# [MATERIAL SUPPLIED]
=======

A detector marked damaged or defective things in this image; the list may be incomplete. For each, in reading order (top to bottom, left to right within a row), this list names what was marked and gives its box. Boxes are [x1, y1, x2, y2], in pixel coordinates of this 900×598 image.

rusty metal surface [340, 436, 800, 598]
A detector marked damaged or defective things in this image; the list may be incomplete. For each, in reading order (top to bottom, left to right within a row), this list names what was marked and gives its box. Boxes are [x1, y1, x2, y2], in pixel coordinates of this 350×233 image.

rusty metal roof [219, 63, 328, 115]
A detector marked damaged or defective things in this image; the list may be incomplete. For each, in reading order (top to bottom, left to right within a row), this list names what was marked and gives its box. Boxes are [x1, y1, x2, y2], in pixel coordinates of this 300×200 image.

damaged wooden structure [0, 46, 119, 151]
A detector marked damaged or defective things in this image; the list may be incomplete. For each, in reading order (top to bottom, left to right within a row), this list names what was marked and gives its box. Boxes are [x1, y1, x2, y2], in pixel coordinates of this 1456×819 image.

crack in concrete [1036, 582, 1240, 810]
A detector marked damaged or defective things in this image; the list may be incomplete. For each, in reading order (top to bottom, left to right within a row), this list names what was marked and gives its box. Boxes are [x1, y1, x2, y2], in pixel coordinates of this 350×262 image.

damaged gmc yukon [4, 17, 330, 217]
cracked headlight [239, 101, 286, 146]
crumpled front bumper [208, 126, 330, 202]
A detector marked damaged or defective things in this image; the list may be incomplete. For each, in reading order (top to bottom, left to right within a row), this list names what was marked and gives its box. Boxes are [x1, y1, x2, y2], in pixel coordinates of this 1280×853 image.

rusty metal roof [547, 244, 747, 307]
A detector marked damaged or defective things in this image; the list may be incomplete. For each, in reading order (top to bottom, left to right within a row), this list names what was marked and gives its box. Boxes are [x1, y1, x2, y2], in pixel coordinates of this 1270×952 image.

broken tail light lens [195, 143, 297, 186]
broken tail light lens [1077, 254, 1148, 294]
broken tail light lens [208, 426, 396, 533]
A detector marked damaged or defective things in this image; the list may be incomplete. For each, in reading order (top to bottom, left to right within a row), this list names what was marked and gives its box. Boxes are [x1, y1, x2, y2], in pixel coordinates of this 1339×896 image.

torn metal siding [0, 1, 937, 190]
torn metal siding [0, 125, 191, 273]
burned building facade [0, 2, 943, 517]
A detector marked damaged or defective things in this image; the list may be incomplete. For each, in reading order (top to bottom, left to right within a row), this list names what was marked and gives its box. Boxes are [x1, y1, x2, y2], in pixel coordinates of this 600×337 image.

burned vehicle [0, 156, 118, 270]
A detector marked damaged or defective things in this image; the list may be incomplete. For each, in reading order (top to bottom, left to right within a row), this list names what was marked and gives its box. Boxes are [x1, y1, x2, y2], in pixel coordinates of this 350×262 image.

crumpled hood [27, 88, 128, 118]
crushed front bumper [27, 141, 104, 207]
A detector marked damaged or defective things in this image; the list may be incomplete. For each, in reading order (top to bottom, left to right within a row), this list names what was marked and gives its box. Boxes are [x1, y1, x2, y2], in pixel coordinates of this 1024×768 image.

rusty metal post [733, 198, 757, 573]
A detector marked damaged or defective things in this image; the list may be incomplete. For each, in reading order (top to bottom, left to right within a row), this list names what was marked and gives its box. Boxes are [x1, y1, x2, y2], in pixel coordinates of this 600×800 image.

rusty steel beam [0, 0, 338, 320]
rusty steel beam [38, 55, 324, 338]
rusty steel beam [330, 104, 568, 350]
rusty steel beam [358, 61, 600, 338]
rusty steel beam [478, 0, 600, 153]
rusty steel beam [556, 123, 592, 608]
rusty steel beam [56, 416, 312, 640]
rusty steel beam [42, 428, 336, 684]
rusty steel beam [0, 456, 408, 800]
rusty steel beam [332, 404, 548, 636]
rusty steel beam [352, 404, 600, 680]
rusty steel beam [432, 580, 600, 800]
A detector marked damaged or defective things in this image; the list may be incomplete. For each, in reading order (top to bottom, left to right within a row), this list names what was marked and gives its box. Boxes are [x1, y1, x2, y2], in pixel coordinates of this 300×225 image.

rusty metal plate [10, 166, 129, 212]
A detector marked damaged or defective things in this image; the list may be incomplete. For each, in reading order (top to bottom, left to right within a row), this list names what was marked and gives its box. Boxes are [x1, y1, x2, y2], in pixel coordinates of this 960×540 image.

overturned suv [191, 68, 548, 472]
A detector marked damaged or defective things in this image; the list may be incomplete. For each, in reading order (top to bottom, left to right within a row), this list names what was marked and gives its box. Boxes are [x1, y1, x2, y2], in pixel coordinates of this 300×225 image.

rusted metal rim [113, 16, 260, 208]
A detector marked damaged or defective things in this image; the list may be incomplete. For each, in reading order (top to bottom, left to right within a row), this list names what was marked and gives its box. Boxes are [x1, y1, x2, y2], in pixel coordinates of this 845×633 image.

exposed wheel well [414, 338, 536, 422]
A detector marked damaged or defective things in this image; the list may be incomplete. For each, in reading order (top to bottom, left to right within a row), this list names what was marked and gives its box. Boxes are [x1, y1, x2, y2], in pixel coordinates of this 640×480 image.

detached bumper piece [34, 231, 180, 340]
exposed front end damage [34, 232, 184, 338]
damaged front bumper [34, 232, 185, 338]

=======

Give back, word for word, every line of the data from its first line through the line containing "rusty metal surface [340, 436, 800, 598]", inclusive.

A detector marked damaged or defective things in this image; the list may be incomplete. For each, in reading order (top to bottom, left to right within a row), this list names what was marked and gives its box. Boxes are [x1, y1, x2, y2], in pixel coordinates of this 900×598 image.

rusty metal surface [340, 436, 800, 598]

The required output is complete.